**PROBLEM REQUIREMENTS:**
Write the next part of the progress report summary on HIV-1 Env glycan mutants, starting after its last sentence.

**EXCERPTED TEXT:**
•••••

Annual and Interim Progress Report Summaries
Principal Investigator: Shui-Lok Hu
Project: Unmasking Conserved Epitopes
Submitted August 1, 2012
We are generating Env with the N197 glycan mutant (N7) from diverse HIV-1, including multiple subtype B isolates, early isolates of subtype C (1157i and 1084i), and a subtype A isolate (QA255) from a Kenyan woman who developed broadly-neutralizing antibodies. Increased neutralization sensitivity to CD4-binding site antibodies is observed for all N7 mutants tested. Studies are underway to compare the breadth and potency of neutralizing antibody response in rabbits primed with recombinant vaccinia virus expressing 89.6 WT or N7 Env and boosted with gp160 or gp120. Results will inform the design of studies evaluating the effect of prime-boost immunization with heterologous Env.

•••••

**DATASET ENTRIES:**
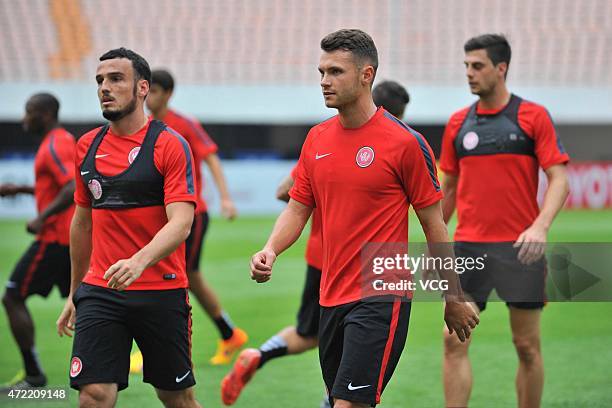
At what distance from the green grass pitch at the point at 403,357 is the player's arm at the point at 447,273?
7.37 feet

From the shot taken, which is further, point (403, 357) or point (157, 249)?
point (403, 357)

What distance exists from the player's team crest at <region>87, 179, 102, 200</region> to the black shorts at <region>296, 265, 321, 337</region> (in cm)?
190

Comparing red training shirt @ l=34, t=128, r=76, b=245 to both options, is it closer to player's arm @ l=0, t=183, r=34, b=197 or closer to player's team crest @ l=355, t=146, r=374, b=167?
player's arm @ l=0, t=183, r=34, b=197

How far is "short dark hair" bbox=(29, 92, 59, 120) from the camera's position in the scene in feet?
24.7

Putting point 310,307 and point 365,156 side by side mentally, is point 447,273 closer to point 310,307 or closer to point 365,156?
point 365,156

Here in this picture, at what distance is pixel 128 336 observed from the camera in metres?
4.89

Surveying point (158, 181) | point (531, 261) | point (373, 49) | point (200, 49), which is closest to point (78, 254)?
point (158, 181)

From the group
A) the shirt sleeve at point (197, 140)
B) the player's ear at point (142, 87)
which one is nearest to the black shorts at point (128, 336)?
the player's ear at point (142, 87)

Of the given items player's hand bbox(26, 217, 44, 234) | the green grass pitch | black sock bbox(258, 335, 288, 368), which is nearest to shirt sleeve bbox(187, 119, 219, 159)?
player's hand bbox(26, 217, 44, 234)

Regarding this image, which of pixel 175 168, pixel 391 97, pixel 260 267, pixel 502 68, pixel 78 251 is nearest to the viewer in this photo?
pixel 260 267

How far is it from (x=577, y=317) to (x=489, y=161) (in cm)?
508

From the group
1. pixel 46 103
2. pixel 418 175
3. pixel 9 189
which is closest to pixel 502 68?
pixel 418 175

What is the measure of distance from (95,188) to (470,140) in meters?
2.53

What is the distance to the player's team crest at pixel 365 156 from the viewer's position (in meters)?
4.44
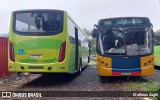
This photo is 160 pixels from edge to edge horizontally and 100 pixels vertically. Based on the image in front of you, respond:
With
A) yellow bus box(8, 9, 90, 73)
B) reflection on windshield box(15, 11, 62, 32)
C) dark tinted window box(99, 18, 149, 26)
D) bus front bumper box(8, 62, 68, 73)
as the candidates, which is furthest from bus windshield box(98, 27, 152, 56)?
reflection on windshield box(15, 11, 62, 32)

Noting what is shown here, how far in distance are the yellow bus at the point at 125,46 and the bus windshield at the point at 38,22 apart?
7.40 ft

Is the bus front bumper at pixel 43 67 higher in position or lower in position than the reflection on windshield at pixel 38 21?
lower

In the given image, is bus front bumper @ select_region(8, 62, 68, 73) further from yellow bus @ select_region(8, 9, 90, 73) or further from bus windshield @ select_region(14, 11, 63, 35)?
bus windshield @ select_region(14, 11, 63, 35)

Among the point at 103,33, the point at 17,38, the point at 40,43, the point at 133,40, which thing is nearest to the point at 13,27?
the point at 17,38

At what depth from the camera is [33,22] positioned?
12.9 m

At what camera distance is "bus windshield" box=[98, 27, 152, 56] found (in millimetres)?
13812

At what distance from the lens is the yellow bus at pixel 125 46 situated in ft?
44.8

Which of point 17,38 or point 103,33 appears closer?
point 17,38

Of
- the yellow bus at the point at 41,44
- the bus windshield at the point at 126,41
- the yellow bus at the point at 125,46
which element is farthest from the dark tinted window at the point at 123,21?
the yellow bus at the point at 41,44

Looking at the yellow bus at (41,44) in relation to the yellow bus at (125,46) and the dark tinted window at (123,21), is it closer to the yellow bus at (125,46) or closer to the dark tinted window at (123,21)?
the yellow bus at (125,46)

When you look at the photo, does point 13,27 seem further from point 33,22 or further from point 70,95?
point 70,95

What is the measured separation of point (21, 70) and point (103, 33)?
13.7 ft

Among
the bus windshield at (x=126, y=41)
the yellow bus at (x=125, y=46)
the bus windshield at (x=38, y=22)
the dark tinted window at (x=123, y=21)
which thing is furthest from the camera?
the dark tinted window at (x=123, y=21)

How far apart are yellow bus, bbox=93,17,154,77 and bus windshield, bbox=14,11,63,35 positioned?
2.25 meters
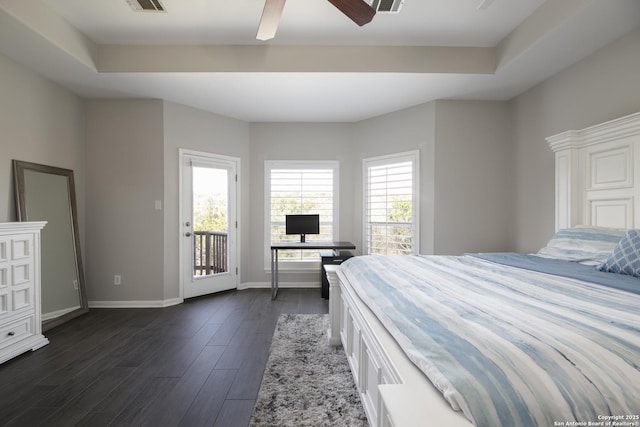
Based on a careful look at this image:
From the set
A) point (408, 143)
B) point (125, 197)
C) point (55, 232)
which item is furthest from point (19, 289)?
point (408, 143)

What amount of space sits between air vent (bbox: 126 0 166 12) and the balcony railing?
2682 millimetres

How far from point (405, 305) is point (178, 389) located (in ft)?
5.78

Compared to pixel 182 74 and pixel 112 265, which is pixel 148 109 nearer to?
pixel 182 74

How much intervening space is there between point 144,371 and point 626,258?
3.35 meters

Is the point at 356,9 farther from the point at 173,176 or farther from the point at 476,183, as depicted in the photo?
the point at 173,176

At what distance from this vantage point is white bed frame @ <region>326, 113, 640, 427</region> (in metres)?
1.24

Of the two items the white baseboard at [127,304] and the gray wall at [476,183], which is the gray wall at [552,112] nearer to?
the gray wall at [476,183]

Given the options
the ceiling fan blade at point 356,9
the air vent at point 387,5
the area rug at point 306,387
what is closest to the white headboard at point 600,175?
the air vent at point 387,5

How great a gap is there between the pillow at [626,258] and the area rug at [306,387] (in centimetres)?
173

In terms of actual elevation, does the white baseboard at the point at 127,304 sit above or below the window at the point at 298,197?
below

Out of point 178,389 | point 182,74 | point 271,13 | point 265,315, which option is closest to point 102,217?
point 182,74

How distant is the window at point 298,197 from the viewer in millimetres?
4918

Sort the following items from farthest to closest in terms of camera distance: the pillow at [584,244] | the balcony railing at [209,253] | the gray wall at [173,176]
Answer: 1. the balcony railing at [209,253]
2. the gray wall at [173,176]
3. the pillow at [584,244]

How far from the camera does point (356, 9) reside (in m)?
1.93
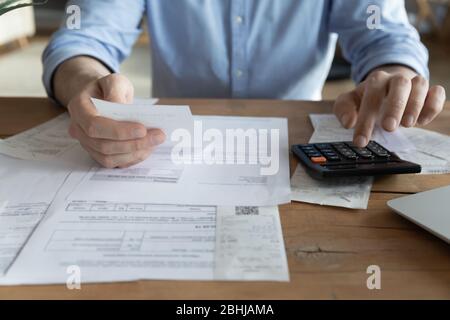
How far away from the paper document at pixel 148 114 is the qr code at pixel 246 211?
12 centimetres

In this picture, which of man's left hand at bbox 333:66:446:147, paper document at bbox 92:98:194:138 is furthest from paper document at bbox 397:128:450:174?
paper document at bbox 92:98:194:138

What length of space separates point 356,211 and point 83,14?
2.02 ft

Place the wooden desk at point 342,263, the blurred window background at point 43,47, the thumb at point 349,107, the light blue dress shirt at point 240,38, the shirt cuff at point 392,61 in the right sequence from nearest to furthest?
the wooden desk at point 342,263, the thumb at point 349,107, the shirt cuff at point 392,61, the light blue dress shirt at point 240,38, the blurred window background at point 43,47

•••••

**RESULT FOR THIS TASK:**
We are also generating recombinant vaccinia viruses expressing glycan mutants in V2 proximal to the integrin binding site of the Env from an early isolate 1084i. These will be used to evaluate the role of these glycans in modulating Env-integrin interactions and immunogenicity.
To assess the contribution of CD4-independence to Env immunogenicity, we derived variants of SHIV 89.6 (WT and N7 versions) and HIV-1 R3A and QA255 that could replicate robustly in CD4-/CCR5+ T-cells. Env clones have been generated that mediate CD4-independent fusion efficiently. We are assessing the genetic basis for this phenotype, their effect on neutralization sensitivity, and their functions in replication-competent viruses. These novel Envs provide a platform to determine the extent to which CD4-independence may alter immunogenicity and breadth of neutralization responses.
We have completed the evaluation of Env cytoplasmic tail modifications in R3A, 89.6, QA255 and JR-FL, and have identified mutations that increase the surface expression approximately 10-fold over the wild-type. Immunogenicity of a CD4-independent R3A Env with these tail modifications is being determined in huCD4 mice. Our observation that DCs limit Env surface expression and that this effect can be overcome by our tail modifications is unexpected and potentially important for vaccine design.